Text shown =>
┌──

This year due to the pandemic government all over the world has started to print more currencies in order to buy the vaccine and to create infrastructures that more jobs can be created. More jobs will give money in hands of people. When people have the money there purchasing power will increase and hence the economy will grow. Within this process, if things get out of control then inflation can go out of control and hyperinflation will be created. So in order to preserve your money you have to do proper investments so that you don't lose the buying power.

What is hyperinflation?

When inflation goes out of control like in Zimbabwe where to buy bread you have to sell your house. In the last 3 years, zimbabwe's government has printed 90% of the total money circulated in the economy. When money went into the hands of financially uneducated people they start putting money in the stock market. As a result, the Zimbabwe stock market gave a 600% return in the last year (left image). Well is Zimbabwe creating Google facebook in their backyard? No, it's shocking how this bubble is created. So it is very important to understand the right investments so that you don't get trap into these bubbles.

 


What is real Investment?

We are giving up a certain amount of buying power now in order to have more buying power in the future. For example, we are investing 1 iPhone money in order to purchase 5 iPhones after 10 years. This investment has increased your buying power.

In the 1979 annual letter of Warren Buffet it was written: "Just as the original 3% saving bond, a 5% passbook saving account or an 8% U.S. Treasury note have, in turn, been transformed by inflation into a financial instrument that chews up, rather than enhances purchasing power over their investment lives, a business earning 20% on capital can produce a negative real return for its owner under inflationary conditions not much more severe than presently prevail."

└──

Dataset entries
┌──

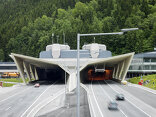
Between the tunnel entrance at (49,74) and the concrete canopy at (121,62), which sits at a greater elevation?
the concrete canopy at (121,62)

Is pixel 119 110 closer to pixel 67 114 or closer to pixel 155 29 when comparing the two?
pixel 67 114

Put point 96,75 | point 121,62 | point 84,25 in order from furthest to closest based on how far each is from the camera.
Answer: point 84,25, point 96,75, point 121,62

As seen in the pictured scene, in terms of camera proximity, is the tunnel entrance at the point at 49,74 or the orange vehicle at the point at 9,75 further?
the orange vehicle at the point at 9,75

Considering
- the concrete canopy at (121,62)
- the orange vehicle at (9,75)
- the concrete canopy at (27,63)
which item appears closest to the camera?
the concrete canopy at (27,63)

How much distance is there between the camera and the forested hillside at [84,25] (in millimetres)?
111750

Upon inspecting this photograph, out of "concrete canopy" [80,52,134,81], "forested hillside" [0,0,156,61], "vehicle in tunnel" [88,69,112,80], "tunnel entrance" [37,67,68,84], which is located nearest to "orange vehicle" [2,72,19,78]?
"tunnel entrance" [37,67,68,84]

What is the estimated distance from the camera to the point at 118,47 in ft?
376

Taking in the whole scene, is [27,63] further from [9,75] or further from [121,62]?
[9,75]

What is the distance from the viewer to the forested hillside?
111750mm

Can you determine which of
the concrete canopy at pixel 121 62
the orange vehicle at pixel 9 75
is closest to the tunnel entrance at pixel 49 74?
the orange vehicle at pixel 9 75

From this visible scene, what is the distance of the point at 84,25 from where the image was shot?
4850 inches

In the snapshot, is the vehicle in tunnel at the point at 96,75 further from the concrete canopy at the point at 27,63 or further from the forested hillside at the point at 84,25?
the forested hillside at the point at 84,25

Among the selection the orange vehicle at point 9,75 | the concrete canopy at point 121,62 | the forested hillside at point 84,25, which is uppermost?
the forested hillside at point 84,25

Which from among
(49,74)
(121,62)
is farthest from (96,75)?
(49,74)
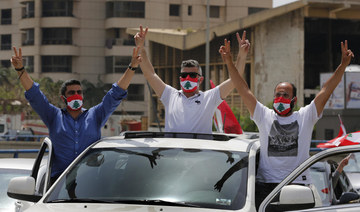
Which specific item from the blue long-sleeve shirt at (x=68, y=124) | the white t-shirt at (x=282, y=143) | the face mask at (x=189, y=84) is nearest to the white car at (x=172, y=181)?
the white t-shirt at (x=282, y=143)

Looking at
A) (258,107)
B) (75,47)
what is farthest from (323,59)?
(258,107)

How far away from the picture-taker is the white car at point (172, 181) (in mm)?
4699

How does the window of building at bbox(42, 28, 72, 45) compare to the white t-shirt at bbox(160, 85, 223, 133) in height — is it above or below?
above

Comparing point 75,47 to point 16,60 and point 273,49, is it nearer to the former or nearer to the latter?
point 273,49

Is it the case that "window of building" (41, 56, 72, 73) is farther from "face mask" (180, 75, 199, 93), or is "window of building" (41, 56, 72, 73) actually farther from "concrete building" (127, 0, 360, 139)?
"face mask" (180, 75, 199, 93)

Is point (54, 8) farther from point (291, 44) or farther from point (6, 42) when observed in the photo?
point (291, 44)

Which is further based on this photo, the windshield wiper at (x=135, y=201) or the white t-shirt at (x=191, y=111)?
the white t-shirt at (x=191, y=111)

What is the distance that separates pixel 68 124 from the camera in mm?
6188

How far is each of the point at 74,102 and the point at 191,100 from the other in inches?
40.9

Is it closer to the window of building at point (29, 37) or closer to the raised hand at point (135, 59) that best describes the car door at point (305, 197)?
the raised hand at point (135, 59)

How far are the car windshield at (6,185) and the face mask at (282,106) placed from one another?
2.93 metres

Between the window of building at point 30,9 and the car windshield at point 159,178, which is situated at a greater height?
the window of building at point 30,9

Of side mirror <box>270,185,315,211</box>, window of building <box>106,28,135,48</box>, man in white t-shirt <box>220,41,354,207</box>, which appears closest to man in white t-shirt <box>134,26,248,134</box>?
man in white t-shirt <box>220,41,354,207</box>

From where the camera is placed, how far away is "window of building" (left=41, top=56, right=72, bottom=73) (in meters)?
81.6
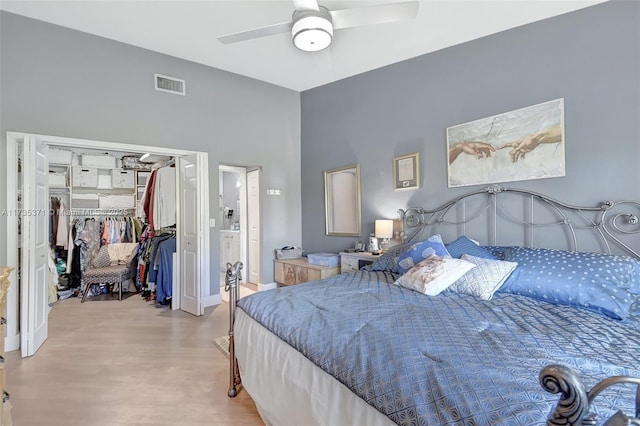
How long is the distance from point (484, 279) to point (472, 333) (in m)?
0.82

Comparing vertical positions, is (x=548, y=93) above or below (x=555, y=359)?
above

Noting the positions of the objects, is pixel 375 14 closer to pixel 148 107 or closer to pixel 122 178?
pixel 148 107

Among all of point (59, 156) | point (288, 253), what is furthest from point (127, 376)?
point (59, 156)

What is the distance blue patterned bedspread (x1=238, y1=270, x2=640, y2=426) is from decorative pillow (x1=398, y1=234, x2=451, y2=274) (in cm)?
60

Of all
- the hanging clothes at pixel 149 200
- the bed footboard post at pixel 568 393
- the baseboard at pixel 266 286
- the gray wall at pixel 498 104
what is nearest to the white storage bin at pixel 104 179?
the hanging clothes at pixel 149 200

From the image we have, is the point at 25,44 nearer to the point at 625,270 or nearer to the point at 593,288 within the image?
the point at 593,288

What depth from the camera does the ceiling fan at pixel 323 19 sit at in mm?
2017

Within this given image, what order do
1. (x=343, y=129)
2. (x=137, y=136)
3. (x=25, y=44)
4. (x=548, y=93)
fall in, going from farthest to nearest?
(x=343, y=129)
(x=137, y=136)
(x=25, y=44)
(x=548, y=93)

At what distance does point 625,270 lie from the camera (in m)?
1.82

└──

Required work =>
1. According to the text on inflation and investment, what share of the total money circulating in Zimbabwe's economy did its government print in the last 3 years?
2. Continue the text on inflation and investment from where it stops.

Results =>
1. 90%

2.
Inflation can be bad times for business too. Inflation eats away their purchasing power as well. Businesses general need to buy a lot of stuff to keep operating. If this stuff is now all of sudden very expensive they are trapped in a dilemma either they pay the higher price to operate and make less profit or they try and raise the price and hope their sales volumes doesn't shrink because of it. Inflation can also put pressure on interest rates which can make it harder for companies to excess loans or make pre existing loans more expensive to pay off and this makes for investor more harder to find stock that are going to compound our money over time. So what kind of business should we buy ?

Here Mr Buffet suggests "A business which has ability to increase prices rather easily (even when product demand is flat and capacity is not fully utilized) without fear of significant loss of either market share or unit volume. A business should have ability to accommodate large dollar volume increases in business (often produced more by inflation than by real growth) with minor additional investment of capital."

Take an example of a software company that is providing service to XYZ company. Software company increases its annual subscription charge due to inflation. can XYZ company switch to the cheaper alternative. No, as going to other software or platform requires its employee to train them and training again comes with a lot of time constraints budget, and more extra cost. So this software company can survive inflation as it can keep on increasing the price of its annual subscription. So look for a company that can raise prices without consequences.

So I would like to end my examples by one of the buffet speech where he explains what should be the protection against inflation.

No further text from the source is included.